Thread: pg_upgrade, locale and encoding

pg_upgrade, locale and encoding

From
Heikki Linnakangas
Date:
While looking at bug #11431, I noticed that pg_upgrade still seems to
think that encoding and locale are cluster-wide properties. We got
per-database locale support in 8.4, and encoding has been per-database
much longer than that.

pg_upgrade checks the encoding and locale of template0 in both clusters,
and throws an error if they don't match. But it doesn't check the locale
or encoding of postgres or template1 databases. That leads to problems
if e.g. the postgres database was dropped and recreated with a different
encoding or locale in the old cluster. We will merrily upgrade it, but
strings in the database will be incorrectly encoded.

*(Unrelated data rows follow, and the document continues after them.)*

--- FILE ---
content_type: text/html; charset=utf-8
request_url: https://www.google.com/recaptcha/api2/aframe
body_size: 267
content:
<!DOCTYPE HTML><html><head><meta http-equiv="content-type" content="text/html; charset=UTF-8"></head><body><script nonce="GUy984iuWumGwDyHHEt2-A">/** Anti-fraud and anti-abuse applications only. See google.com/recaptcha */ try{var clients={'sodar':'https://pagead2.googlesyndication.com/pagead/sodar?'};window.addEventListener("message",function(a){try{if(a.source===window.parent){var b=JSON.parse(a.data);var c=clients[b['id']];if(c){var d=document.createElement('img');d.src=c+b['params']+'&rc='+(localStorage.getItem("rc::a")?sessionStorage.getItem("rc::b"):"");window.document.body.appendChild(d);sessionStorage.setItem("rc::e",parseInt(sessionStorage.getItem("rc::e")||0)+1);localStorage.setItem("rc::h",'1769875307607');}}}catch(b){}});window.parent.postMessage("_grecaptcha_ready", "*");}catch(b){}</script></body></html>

I propose the attached patch, for git master. It's more complicated in
back-branches, as they still support upgrading from pre-8.4 clusters. We
haven't heard any complaints from the field on this, so I don't think
it's worth trying to back-patch this.

This slightly changes the way the locale comparison works. First, it
ignores the encoding suffix of the locale name. It's of course important
that the databases have a compatible encoding, but pg_database has a
separate field for encoding, and that's now compared directly. Secondly,
it tries to canonicalize the names, by calling setlocale(). That seems
like a good idea, in response to bug #11431
(http://www.postgresql.org/message-id/5424090E.9060700@vmware.com).

- Heikki

Attachment

Re: pg_upgrade, locale and encoding

From
Bruce Momjian
Date:
On Tue, Oct  7, 2014 at 03:52:24PM +0300, Heikki Linnakangas wrote:
> While looking at bug #11431, I noticed that pg_upgrade still seems
> to think that encoding and locale are cluster-wide properties. We
> got per-database locale support in 8.4, and encoding has been
> per-database much longer than that.
> 
> pg_upgrade checks the encoding and locale of template0 in both
> clusters, and throws an error if they don't match. But it doesn't
> check the locale or encoding of postgres or template1 databases.
> That leads to problems if e.g. the postgres database was dropped and
> recreated with a different encoding or locale in the old cluster. We
> will merrily upgrade it, but strings in the database will be
> incorrectly encoded.

Wow, I never thought someone would do that, but they certainly could ---
good catch.

> I propose the attached patch, for git master. It's more complicated
> in back-branches, as they still support upgrading from pre-8.4
> clusters. We haven't heard any complaints from the field on this, so
> I don't think it's worth trying to back-patch this.

Agreed.

--  Bruce Momjian  <bruce@momjian.us>        http://momjian.us EnterpriseDB
http://enterprisedb.com
 + Everyone has their own god. +